> WHAT YOU WILL DO:
Rewrite the records from the first line through the line containing "How many years", changing "legend" to "key" and keeping everything else the same.

> DATA TO USE:
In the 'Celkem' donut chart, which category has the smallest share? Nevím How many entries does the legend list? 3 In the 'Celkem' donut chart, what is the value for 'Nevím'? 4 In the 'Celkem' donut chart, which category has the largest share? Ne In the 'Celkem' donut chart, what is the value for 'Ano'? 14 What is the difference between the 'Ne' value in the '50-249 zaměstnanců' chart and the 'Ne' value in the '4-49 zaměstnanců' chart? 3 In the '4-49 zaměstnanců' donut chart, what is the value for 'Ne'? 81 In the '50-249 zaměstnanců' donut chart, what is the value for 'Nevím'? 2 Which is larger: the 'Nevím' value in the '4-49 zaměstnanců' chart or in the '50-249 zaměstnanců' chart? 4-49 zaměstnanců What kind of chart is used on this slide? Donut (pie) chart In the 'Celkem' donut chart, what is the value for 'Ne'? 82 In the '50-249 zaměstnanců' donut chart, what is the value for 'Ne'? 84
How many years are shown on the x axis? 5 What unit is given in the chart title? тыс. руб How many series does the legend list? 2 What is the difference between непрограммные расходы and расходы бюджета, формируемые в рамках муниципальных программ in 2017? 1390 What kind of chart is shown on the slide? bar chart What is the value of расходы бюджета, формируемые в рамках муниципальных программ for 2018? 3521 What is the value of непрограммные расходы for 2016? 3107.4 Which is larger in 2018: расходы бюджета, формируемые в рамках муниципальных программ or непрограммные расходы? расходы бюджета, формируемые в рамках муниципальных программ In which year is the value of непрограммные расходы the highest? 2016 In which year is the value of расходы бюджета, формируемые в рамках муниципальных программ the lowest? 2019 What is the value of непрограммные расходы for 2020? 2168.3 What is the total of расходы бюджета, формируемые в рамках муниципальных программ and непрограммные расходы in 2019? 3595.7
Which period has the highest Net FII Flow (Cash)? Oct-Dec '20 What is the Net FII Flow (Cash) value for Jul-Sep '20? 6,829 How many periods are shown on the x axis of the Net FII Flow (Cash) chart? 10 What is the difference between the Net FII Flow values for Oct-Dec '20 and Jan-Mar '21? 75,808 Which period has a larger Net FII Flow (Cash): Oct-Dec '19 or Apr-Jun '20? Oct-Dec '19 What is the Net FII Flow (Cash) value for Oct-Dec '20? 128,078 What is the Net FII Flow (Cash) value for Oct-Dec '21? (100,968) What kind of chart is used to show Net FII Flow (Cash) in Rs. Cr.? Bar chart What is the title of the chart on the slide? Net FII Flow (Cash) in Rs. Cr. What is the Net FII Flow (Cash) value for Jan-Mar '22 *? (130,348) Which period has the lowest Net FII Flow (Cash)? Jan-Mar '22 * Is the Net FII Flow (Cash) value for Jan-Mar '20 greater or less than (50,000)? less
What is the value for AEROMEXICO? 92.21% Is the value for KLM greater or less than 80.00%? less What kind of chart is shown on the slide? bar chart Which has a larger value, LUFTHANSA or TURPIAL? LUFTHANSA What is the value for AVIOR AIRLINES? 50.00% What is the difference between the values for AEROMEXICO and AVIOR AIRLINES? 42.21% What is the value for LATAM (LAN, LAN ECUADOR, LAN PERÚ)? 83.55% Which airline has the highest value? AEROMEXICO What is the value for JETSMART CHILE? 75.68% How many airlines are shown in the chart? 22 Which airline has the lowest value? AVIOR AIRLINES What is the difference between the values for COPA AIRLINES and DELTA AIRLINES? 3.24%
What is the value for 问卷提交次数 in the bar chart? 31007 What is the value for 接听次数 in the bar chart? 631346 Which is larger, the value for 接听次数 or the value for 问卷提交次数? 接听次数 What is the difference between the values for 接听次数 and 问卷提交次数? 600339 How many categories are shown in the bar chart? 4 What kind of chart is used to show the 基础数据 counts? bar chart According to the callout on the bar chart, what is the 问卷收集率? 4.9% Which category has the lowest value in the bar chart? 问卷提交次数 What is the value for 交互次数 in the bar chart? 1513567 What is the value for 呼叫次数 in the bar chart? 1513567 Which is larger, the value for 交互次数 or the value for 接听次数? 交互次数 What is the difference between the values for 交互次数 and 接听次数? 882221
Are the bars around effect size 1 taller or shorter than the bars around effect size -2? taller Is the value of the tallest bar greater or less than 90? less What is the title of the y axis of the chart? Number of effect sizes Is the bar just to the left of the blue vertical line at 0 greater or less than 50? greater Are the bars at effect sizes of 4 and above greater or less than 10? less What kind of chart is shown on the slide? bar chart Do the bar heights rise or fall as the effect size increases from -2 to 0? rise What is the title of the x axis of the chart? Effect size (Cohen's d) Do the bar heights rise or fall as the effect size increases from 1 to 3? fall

> REPLY:
In the 'Celkem' donut chart, which category has the smallest share? Nevím How many entries does the key list? 3 In the 'Celkem' donut chart, what is the value for 'Nevím'? 4 In the 'Celkem' donut chart, which category has the largest share? Ne In the 'Celkem' donut chart, what is the value for 'Ano'? 14 What is the difference between the 'Ne' value in the '50-249 zaměstnanců' chart and the 'Ne' value in the '4-49 zaměstnanců' chart? 3 In the '4-49 zaměstnanců' donut chart, what is the value for 'Ne'? 81 In the '50-249 zaměstnanců' donut chart, what is the value for 'Nevím'? 2 Which is larger: the 'Nevím' value in the '4-49 zaměstnanců' chart or in the '50-249 zaměstnanců' chart? 4-49 zaměstnanců What kind of chart is used on this slide? Donut (pie) chart In the 'Celkem' donut chart, what is the value for 'Ne'? 82 In the '50-249 zaměstnanců' donut chart, what is the value for 'Ne'? 84
How many years are shown on the x axis? 5 What unit is given in the chart title? тыс. руб How many series does the key list? 2 What is the difference between непрограммные расходы and расходы бюджета, формируемые в рамках муниципальных программ in 2017? 1390 What kind of chart is shown on the slide? bar chart What is the value of расходы бюджета, формируемые в рамках муниципальных программ for 2018? 3521 What is the value of непрограммные расходы for 2016? 3107.4 Which is larger in 2018: расходы бюджета, формируемые в рамках муниципальных программ or непрограммные расходы? расходы бюджета, формируемые в рамках муниципальных программ In which year is the value of непрограммные расходы the highest? 2016 In which year is the value of расходы бюджета, формируемые в рамках муниципальных программ the lowest? 2019 What is the value of непрограммные расходы for 2020? 2168.3 What is the total of расходы бюджета, формируемые в рамках муниципальных программ and непрограммные расходы in 2019? 3595.7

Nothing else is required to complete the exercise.